TASK 1: In the post on raising happy children, rewrite everything from "2. Teach your" down to "episode of Dora.", replacing "crayons" with "colored pencils".

"Education is an atmosphere, a discipline, a life."
-Charlotte Mason

Monday, 13 December 2010

7 Secrets To Raising Happy Children

I wanted to share a post by Sean Platt for Zen habits.net, who have given permission for the blog content to be used.

Nature and nurture are in a never ending battle to claim the disposition of our children. While it’s true that the apple rarely tumbles too far from the tree, it is also true that there are a multitude of things we as parents can do to safeguard the childhoods of our children, limit their exposure to the more damaging elements the world will see fit to introduce in time, and do our best to raise a healthy and happy child.

We might not be able to help the variety of our branches, but we are the ones who control the nutrients in their soil and the sunlight in their sky.

In addition to the obvious things such as making sure your child is consuming the right nutrients, staying hydrated, and getting the quantity of sleep and exercise a growing body needs, here are 7 secrets that can help you raise a happy child.

1. Let your child know you are excited to see them when they enter the room. Let them see the light dance inside your eyes when their gaze drifts into yours. Be mindful of their presence by showing them your smile and greeting them warmly. Say their name out loud. Not only do children love to hear the sound of their name, they also long to feel validation from their loved ones. Think about it from an adult perspective – wouldn’t you love it if the face of the person you loved most lit like a holiday parade every time you entered the room? Your child loves you the most, imagine the returns after a childhood filled with such affection.

2. Teach your child it’s okay to be bored. As parents, it’s often our instinct to entertain our children each and every waking hour. When we don’t possess the time or energy, it is all too easy to allow the glowing blue babysitter in the living room to do the heavy lifting. But when we rely on television, or any other form of autopilot attention, we succeed only in limiting our child’s development. Children have vivid imaginations that flourish upon nurturing. But without the opportunity to coax their creativity, it will only whither on the vine. Allow your child idle minutes to develop their creativity with hands-on activities to stimulate their thought. A few sheets of paper and a box of crayons can keep a well rounded child busy for far longer than an episode of Dora.

3. Limit your child’s media. Related, but not limited to number two. Limiting your child’s exposure to media isn’t only a positive move for promoting their creativity, it is an excellent method to broaden their attention span while grooming their ability to stay calm. Your child will have plenty of exposure to more than you want soon enough. During those precious years when you are the designer of their decisions, you must make sure they are learning to live a life independent from the over-exposure that is often too easy to rely on. Yes it is difficult, but we owe it to the next generation to search for the right road rather than the easy one.

4. Let your child know they are more important than work by giving them eye contact and attention. Your child doesn’t just need you around, they need you present. Play with your child, interact with them, find out what is important to them by asking questions and listening to their answers. Your child deserves at least a little bit of you each and every day, at least a few minutes where you are not considering your email or allowing your thoughts to wander over what’s been left sitting on your desk. Letting your child know they are important is like giving them an insulin shot of happy.

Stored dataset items
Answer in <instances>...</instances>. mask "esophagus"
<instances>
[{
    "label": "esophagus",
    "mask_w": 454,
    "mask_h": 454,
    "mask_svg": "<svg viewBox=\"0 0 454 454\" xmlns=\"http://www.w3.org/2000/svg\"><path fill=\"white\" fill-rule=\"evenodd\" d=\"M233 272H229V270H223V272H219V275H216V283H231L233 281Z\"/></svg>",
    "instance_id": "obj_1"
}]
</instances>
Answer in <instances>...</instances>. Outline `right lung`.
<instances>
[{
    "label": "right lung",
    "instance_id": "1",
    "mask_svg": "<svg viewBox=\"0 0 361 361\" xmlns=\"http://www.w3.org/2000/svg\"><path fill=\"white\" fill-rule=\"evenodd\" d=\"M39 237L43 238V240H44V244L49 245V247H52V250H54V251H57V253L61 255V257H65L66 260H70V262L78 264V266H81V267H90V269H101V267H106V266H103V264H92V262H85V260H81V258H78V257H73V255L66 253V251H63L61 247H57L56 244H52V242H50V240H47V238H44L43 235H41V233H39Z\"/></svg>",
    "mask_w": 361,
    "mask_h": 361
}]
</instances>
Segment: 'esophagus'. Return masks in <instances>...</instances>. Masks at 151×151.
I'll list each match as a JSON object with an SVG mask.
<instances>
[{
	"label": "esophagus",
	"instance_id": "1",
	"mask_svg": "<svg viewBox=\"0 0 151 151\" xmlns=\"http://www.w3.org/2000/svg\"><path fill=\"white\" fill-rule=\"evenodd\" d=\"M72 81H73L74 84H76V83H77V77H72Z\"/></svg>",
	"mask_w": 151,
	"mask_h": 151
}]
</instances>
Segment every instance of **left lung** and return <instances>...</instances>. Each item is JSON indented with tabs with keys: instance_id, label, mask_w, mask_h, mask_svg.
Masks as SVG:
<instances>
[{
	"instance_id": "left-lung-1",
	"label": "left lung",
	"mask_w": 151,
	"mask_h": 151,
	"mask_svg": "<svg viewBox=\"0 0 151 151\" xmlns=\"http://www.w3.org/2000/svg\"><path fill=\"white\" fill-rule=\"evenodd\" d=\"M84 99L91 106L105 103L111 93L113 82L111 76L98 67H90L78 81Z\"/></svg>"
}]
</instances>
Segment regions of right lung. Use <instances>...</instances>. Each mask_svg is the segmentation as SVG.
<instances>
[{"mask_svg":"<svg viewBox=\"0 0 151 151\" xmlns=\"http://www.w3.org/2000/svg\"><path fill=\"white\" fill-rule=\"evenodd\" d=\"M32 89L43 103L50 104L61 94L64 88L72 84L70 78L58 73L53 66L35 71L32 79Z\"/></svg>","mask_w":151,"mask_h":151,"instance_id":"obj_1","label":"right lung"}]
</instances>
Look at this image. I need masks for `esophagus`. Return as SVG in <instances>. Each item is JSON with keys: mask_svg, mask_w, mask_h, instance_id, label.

TASK 2: Pull out every line of the listing that contains the string "Answer", matching case exactly.

WORKED SOLUTION 1:
2. Teach your child it’s okay to be bored. As parents, it’s often our instinct to entertain our children each and every waking hour. When we don’t possess the time or energy, it is all too easy to allow the glowing blue babysitter in the living room to do the heavy lifting. But when we rely on television, or any other form of autopilot attention, we succeed only in limiting our child’s development. Children have vivid imaginations that flourish upon nurturing. But without the opportunity to coax their creativity, it will only whither on the vine. Allow your child idle minutes to develop their creativity with hands-on activities to stimulate their thought. A few sheets of paper and a box of colored pencils can keep a well rounded child busy for far longer than an episode of Dora.

WORKED SOLUTION 2:
Answer in <instances>...</instances>. mask "esophagus"
Answer in <instances>...</instances>. Outline `right lung`.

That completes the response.